Document excerpt section start

Most of the time, movie mediums could be counted on to be frauds. The exception was in flat-out horror movies where chatty phantoms gave way to thoroughly non-human beasties. Interesting that Sir Arthur Conan Doyle, a passionate spiritualist after losing a son in WWI, wrote about the supernatural (fiction and non-fiction) but kept the Sherlock Holmes stories anchored in rationality ("The world is big enough for us. No ghosts need apply.").

And closing the circle, the first Sherlock Holmes novel was published in the Victorian "Beeton's Christmas Annual", along with plays to be performed in the parlor. No hell hounds or unnatural creepiness, but visits to murder scenes and a tale of exotic American vengeance invading London.

4:14 PM  
Blogger Unknown said...

In 1968 I walked into a meeting of a metaphysical society in Ottawa, Canada. I sat at the back. A woman rose. As she spoke I looked around the room. A man I saw by the exit door faded when he caught my eye on him. I kept an eye on the spot. Saw him two more times. At the break I talked to the speaker. She said, "Wait here," then left to return with a picture. She said, "Is this the man?" It was. She said, "That's the caretaker. He died yesterday. Where you saw him was his favourite place to sit during our meetings. You belong here."--Reg Hartt

4:13 AM  
Blogger Unknown said...

The inclement weather stay with The Shelleys in Geneva gave birth to two classic monster titans. Lord Byron's personal physician, John William Polidori, wrote "The Vampyre," a tale viewed as the origin of the romantic vampire genre (of course, overshadowed by "Frankenstein".) - Tommy Gibbons

2:33 PM  
Blogger DBenson said...

Last night was moved to watch "The Canterville Ghost" (1944) for the first time. Now there's a strange one. Like "The Time of Their Lives" it begins with comic history: Falstaffian Charles Laughton is ready to joust for the family honor when his opponent shows up with a hulking ringer. Laughton runs home to hide, and his disgusted father has him bricked up in his room. Cursed to haunt the castle, Laughton makes the most of it with multiple guises, reportedly driving many relations to suicide.

Then WWII, and an American platoon is stationed in the castle. In short order they mock and terrify the ghost, and Yank Robert Young befriends Margaret O'Brian, the cute little heir. Young and O'Brien have a talk with the sad old spirit, and discover Young is a distant kinsman who can break the curse with an act of courage. Robert Young is ever the harmless nice guy, but it's a little off-putting to see his character so involved with a little girl (Aside from a briefly seen aunt and some extras, O'Brien is the sole female present).

I'll just say the movie gets shakier from here on in, mixing goofy comedy with serious stuff about death, war, and cowardice. Wondering if the original script was more committed to either silliness or darkness.

4:06 PM  
Blogger rnigma said...

"The Time of Their Lives" kinda-sorta inspired the "Funky Phantom" cartoon series. It was another variant of Hanna-Barbera's Scooby-Doo formula, with another lot of sleuthing teens, here accompanied by colonial-era ghost Jonathan Muddlemore, who passed after somehow locking himself on a grandfather clock.

Document excerpt section end

### Task instructions
(1) In the blog comments, why does Charles Laughton's character in "The Canterville Ghost" end up bricked up in his room?
(2) Reproduce the blog comments from "Then WWII, and" up to and including "silliness or darkness.", switching "platoon" to "squad".

Entries provided section start

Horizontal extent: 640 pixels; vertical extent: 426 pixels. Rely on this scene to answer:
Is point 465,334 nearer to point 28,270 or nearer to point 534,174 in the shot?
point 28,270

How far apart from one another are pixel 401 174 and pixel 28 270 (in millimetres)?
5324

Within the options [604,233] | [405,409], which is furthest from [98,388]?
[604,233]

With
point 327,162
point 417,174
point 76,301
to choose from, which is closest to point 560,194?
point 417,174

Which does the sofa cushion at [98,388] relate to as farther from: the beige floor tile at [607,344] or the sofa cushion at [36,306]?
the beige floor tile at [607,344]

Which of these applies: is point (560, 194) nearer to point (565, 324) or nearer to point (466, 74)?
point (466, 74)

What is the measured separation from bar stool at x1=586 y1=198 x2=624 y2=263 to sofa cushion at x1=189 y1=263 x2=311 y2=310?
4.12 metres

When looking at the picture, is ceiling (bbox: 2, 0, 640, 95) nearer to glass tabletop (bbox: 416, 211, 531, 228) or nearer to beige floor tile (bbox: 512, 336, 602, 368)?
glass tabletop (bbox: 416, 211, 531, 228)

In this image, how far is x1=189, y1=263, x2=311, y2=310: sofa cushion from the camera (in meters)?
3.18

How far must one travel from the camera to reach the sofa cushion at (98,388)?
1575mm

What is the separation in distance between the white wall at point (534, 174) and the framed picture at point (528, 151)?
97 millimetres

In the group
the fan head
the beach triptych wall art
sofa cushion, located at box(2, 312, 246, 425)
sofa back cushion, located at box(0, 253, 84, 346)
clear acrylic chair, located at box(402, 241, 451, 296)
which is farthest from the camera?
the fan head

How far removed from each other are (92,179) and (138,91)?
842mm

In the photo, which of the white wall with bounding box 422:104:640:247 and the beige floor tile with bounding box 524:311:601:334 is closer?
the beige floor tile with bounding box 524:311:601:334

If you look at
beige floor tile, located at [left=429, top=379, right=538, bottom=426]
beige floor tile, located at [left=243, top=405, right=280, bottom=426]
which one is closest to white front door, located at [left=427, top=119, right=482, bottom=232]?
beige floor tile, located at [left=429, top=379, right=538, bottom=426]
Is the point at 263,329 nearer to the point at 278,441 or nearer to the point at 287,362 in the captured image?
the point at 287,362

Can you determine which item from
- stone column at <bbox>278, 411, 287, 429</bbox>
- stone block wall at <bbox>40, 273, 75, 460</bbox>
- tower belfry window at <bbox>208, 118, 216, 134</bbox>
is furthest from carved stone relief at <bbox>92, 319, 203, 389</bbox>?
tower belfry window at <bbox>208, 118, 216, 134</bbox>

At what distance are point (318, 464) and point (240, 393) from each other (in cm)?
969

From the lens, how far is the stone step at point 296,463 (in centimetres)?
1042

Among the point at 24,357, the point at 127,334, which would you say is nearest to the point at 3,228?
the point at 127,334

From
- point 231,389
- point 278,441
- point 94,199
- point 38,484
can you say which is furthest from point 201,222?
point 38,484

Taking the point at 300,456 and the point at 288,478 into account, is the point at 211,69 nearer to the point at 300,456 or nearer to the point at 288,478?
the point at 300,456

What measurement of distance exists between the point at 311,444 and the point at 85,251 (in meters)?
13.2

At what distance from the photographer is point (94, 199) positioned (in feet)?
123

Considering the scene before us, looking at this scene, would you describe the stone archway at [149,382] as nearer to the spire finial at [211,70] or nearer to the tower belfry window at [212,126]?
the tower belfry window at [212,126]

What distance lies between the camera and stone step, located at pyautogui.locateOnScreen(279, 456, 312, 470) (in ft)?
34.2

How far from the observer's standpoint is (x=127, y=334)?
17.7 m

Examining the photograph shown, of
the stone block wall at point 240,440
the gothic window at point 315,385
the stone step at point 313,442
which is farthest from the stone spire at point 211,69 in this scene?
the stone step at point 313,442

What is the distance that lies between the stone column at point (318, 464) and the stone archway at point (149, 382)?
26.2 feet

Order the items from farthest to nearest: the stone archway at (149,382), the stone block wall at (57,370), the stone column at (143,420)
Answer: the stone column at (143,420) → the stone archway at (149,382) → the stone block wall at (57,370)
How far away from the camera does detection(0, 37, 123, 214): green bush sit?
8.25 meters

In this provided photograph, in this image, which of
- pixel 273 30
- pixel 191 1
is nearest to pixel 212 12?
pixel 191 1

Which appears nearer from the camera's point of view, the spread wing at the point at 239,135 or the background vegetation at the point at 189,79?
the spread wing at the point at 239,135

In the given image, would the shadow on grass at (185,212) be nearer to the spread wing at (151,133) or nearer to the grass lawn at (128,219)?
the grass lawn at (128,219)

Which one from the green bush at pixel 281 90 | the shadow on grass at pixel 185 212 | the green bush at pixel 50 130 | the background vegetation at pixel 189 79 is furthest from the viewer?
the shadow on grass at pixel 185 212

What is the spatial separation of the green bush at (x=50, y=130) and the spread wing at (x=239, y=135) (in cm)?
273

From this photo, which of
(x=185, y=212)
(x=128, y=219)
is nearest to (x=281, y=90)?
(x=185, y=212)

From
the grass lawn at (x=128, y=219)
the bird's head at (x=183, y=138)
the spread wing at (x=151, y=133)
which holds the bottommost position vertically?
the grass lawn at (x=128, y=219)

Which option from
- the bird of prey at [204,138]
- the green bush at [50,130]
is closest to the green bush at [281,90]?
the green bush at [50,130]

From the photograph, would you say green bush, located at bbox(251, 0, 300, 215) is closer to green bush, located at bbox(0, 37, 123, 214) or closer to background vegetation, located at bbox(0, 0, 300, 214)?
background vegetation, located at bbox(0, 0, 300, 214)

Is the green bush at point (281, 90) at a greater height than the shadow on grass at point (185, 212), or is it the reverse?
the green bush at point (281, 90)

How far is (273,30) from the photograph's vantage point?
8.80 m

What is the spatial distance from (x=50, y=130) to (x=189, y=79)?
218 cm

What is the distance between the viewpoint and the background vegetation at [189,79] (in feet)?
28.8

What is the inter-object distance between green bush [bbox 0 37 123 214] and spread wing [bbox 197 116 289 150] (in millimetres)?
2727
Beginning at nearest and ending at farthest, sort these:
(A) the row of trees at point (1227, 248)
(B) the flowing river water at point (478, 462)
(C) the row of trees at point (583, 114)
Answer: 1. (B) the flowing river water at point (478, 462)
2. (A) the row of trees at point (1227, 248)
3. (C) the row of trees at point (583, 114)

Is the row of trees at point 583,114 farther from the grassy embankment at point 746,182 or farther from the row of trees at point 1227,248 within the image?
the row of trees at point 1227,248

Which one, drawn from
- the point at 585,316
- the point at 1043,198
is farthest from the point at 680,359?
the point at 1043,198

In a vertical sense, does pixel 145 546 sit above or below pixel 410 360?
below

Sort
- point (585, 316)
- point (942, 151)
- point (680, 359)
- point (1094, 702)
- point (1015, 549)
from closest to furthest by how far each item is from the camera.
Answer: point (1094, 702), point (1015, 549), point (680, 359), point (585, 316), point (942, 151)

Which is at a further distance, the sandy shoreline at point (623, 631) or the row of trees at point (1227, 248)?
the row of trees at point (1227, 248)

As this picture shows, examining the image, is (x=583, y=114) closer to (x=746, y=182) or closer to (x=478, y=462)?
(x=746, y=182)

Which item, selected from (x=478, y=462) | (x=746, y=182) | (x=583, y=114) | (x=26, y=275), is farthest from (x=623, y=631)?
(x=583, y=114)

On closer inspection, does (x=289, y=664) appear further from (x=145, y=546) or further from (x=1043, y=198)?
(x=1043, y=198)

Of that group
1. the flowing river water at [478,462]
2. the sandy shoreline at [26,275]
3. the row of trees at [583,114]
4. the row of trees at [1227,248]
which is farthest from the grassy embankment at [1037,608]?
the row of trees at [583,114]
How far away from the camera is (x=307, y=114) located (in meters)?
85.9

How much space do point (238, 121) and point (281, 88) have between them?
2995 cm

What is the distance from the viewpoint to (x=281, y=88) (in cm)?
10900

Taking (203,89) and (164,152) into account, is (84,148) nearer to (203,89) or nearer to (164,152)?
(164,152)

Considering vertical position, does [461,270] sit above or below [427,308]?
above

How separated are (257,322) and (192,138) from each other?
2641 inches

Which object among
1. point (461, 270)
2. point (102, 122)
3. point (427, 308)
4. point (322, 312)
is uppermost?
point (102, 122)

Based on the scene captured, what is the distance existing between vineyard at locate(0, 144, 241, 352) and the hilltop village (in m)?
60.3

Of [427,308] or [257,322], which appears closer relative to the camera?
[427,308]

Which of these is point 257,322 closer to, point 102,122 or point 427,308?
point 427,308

Entries provided section end

### Results
(1) He was set to joust for the family honor, but his opponent showed up with a hulking ringer, so he ran home to hide. His disgusted father then had him bricked up in his room.

(2)
Then WWII, and an American squad is stationed in the castle. In short order they mock and terrify the ghost, and Yank Robert Young befriends Margaret O'Brian, the cute little heir. Young and O'Brien have a talk with the sad old spirit, and discover Young is a distant kinsman who can break the curse with an act of courage. Robert Young is ever the harmless nice guy, but it's a little off-putting to see his character so involved with a little girl (Aside from a briefly seen aunt and some extras, O'Brien is the sole female present).

I'll just say the movie gets shakier from here on in, mixing goofy comedy with serious stuff about death, war, and cowardice. Wondering if the original script was more committed to either silliness or darkness.